Stock price performance: On 17 April 2020, RB stock price closed at GBX 6,248, down 0.51 percent or GBX 32.00 in a day trading session. Stock's 52 weeks High and Low is GBX 6,744.00/GBX 5,130.00. The stock prices last trade at 7.35 percent lower than its 52-week High. Along with an annual dividend yield of 2.78 percent, the beta of the company stood at 0.45, reflecting lower volatility as compared to the benchmark index. The total market capitalisation of the company stood at £44.36 billion.
Stock price Comparative Chart as on April 17 before the market close (Source: Thomson Reuters)

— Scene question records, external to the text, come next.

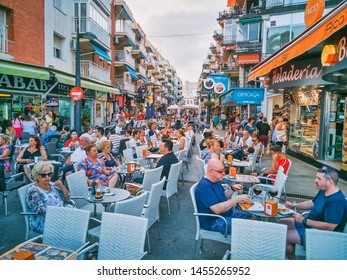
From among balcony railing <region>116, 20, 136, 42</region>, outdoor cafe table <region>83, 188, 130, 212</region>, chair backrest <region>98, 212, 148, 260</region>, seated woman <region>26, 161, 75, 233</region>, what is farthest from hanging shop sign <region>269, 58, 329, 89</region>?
balcony railing <region>116, 20, 136, 42</region>

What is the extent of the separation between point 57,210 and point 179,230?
8.10 feet

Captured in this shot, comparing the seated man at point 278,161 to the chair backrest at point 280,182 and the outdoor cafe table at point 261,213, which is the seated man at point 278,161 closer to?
the chair backrest at point 280,182

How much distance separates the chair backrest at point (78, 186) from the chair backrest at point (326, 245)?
343 centimetres

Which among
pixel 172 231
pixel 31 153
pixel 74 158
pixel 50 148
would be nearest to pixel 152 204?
pixel 172 231

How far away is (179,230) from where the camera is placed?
507 centimetres

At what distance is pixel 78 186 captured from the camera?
15.9ft

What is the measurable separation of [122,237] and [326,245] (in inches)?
76.1

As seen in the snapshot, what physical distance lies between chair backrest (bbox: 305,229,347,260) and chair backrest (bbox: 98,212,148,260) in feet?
5.11

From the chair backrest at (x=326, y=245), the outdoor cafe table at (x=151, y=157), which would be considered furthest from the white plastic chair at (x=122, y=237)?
the outdoor cafe table at (x=151, y=157)

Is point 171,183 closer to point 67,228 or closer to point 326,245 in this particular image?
point 67,228

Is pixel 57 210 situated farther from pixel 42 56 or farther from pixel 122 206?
pixel 42 56

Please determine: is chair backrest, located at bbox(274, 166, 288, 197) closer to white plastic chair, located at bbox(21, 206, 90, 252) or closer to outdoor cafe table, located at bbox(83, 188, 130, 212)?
outdoor cafe table, located at bbox(83, 188, 130, 212)

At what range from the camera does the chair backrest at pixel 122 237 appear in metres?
2.82

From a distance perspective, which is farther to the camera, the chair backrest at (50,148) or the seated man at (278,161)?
the chair backrest at (50,148)
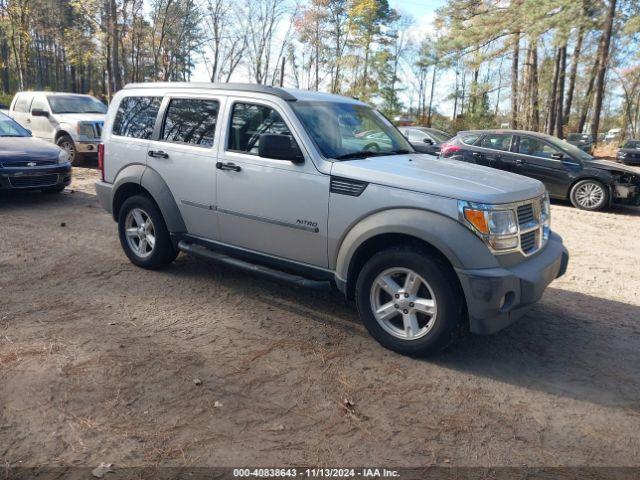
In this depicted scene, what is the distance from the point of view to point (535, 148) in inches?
437

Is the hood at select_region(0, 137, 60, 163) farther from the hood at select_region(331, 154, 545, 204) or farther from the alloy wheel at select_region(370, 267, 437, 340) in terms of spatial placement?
the alloy wheel at select_region(370, 267, 437, 340)

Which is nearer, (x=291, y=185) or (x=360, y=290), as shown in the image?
(x=360, y=290)

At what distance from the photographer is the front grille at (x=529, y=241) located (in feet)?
12.4

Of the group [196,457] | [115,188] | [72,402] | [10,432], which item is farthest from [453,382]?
[115,188]

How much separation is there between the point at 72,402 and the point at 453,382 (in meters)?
2.47

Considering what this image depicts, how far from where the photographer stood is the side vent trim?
3898 mm

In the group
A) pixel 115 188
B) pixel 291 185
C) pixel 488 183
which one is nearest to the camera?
pixel 488 183

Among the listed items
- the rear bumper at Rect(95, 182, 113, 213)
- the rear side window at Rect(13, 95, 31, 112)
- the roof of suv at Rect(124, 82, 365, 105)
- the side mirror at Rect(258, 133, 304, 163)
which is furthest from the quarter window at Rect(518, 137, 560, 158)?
the rear side window at Rect(13, 95, 31, 112)

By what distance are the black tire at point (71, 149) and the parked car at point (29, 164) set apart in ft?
10.4

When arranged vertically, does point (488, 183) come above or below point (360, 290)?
above

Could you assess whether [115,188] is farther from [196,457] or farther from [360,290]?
[196,457]

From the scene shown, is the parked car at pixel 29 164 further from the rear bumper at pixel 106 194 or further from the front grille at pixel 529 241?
the front grille at pixel 529 241

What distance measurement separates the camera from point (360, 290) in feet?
13.0

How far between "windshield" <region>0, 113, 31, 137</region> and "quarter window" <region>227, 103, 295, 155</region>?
663 centimetres
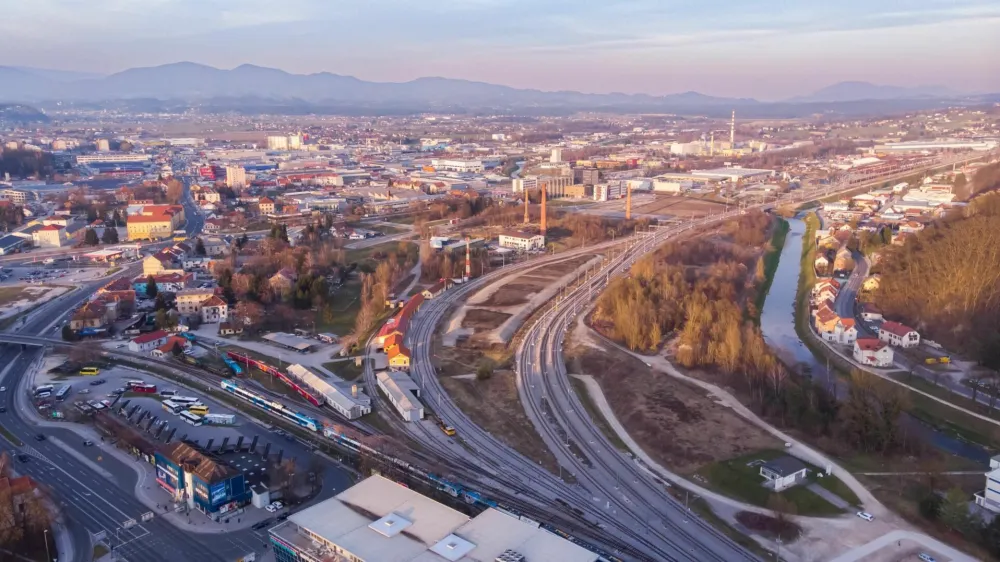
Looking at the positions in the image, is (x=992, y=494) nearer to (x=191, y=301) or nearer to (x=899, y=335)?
(x=899, y=335)

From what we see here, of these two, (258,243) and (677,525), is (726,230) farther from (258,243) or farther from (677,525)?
(677,525)

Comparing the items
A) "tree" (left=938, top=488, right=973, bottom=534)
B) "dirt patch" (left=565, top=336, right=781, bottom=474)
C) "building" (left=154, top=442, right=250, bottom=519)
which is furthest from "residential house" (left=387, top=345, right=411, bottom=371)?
"tree" (left=938, top=488, right=973, bottom=534)

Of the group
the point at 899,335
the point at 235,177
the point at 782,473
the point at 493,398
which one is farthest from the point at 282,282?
the point at 235,177

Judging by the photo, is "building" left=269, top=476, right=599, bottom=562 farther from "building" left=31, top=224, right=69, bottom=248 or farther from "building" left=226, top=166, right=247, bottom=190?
"building" left=226, top=166, right=247, bottom=190

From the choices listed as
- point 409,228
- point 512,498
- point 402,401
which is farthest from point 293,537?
point 409,228

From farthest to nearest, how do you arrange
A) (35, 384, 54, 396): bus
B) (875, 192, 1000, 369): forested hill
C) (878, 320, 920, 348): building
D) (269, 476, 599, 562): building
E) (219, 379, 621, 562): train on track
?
(875, 192, 1000, 369): forested hill → (878, 320, 920, 348): building → (35, 384, 54, 396): bus → (219, 379, 621, 562): train on track → (269, 476, 599, 562): building

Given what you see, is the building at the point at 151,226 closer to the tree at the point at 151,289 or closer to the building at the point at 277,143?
the tree at the point at 151,289
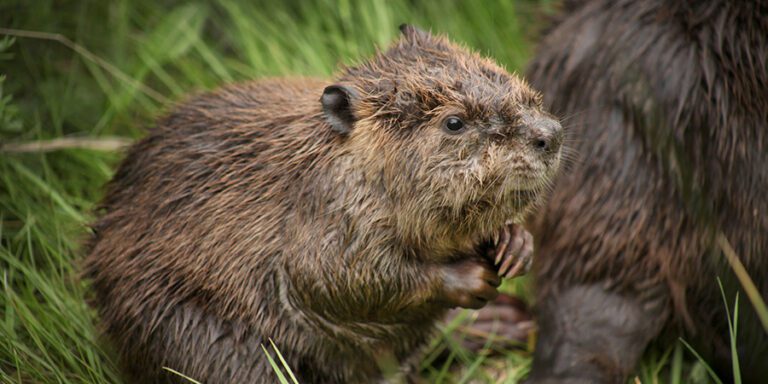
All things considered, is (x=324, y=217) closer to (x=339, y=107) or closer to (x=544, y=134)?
(x=339, y=107)

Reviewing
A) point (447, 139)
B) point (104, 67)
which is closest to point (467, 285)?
point (447, 139)

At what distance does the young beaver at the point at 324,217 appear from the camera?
8.36 ft

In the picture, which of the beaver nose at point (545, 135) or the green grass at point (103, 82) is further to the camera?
the green grass at point (103, 82)

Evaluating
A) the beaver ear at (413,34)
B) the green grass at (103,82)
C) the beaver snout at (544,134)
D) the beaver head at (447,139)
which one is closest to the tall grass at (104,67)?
the green grass at (103,82)

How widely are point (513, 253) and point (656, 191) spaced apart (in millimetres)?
532

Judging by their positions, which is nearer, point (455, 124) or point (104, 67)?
point (455, 124)

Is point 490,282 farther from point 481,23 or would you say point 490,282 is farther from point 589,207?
point 481,23

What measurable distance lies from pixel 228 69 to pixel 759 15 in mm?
2318

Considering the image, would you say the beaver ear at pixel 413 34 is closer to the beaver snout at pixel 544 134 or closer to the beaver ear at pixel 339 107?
Answer: the beaver ear at pixel 339 107

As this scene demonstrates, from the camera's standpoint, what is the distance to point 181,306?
2775 millimetres

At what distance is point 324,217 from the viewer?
266 centimetres

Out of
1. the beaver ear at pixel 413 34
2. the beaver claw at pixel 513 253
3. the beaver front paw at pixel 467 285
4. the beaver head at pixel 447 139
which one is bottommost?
the beaver front paw at pixel 467 285

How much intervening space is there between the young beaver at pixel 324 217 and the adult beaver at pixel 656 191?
0.43 meters

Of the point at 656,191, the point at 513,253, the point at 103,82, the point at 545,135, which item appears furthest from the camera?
the point at 103,82
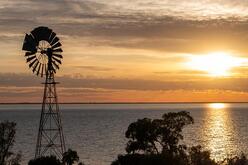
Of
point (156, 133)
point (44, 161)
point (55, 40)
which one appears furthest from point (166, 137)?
point (55, 40)

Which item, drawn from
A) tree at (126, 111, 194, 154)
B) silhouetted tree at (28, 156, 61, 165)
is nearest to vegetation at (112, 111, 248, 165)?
tree at (126, 111, 194, 154)

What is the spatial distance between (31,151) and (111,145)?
1247 inches

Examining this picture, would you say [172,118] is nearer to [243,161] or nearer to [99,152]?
[243,161]

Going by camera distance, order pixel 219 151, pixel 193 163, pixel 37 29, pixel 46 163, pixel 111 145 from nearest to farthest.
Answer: pixel 37 29 → pixel 46 163 → pixel 193 163 → pixel 219 151 → pixel 111 145

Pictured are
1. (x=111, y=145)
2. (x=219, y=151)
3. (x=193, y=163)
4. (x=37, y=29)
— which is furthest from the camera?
(x=111, y=145)

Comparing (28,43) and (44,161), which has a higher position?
(28,43)

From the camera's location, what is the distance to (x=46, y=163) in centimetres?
5875

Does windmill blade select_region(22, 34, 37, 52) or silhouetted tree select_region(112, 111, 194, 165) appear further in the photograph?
silhouetted tree select_region(112, 111, 194, 165)

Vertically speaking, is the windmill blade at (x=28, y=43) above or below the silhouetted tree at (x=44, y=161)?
above

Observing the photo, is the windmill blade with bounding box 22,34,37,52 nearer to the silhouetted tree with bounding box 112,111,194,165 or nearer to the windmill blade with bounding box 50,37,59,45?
the windmill blade with bounding box 50,37,59,45

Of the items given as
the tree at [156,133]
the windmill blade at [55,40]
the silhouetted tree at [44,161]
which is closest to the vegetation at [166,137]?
the tree at [156,133]

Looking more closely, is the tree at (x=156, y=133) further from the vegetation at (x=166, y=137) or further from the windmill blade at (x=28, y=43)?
the windmill blade at (x=28, y=43)

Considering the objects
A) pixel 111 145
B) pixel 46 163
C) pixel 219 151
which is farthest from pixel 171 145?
pixel 111 145

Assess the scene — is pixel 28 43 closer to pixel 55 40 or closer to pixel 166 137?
pixel 55 40
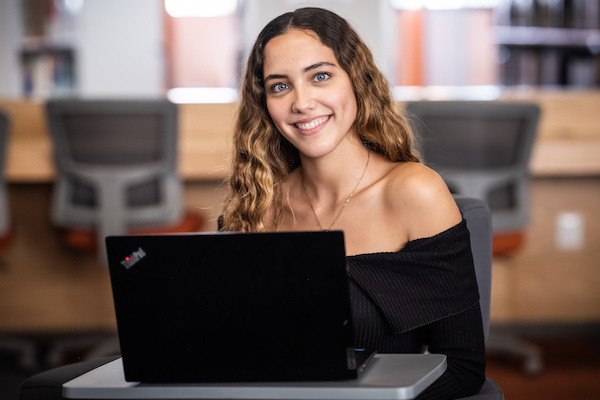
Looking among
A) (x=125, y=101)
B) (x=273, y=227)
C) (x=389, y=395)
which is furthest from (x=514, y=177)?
(x=389, y=395)

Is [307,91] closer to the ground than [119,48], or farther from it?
closer to the ground

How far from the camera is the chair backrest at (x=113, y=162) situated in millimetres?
2838

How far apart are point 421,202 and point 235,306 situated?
18.5 inches

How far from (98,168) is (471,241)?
1.93 metres

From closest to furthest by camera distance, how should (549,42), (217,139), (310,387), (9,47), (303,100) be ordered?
1. (310,387)
2. (303,100)
3. (217,139)
4. (549,42)
5. (9,47)

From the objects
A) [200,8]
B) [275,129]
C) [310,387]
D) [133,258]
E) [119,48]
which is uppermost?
[200,8]

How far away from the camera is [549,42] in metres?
4.81

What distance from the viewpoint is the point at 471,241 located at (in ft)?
4.15

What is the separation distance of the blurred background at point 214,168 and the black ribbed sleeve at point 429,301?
688 mm

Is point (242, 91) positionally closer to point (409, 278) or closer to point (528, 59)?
point (409, 278)

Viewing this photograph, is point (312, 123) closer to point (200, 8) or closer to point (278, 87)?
point (278, 87)

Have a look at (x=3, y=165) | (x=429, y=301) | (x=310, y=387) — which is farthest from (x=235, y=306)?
(x=3, y=165)

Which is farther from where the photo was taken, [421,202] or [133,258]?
[421,202]

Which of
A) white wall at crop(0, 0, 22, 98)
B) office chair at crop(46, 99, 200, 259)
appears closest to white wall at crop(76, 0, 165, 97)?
white wall at crop(0, 0, 22, 98)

Beer Manufacturers Step Up To Produce Hand Sanitisers
Few weeks ago, a brewer BrewDog reportedly commenced the manufacturing of hand sanitisers at its distillery in the United Kingdom to cope up with the shortages driven by the novel coronavirus.
Another beer manufacturer, Labatt also started production of hand sanitisers from its production lines in various cities across the world, last month. The beer giant pledged to produce 50,000 bottles of hand sanitizers to cope up with the surging demand amid the deadly pandemic outbreak.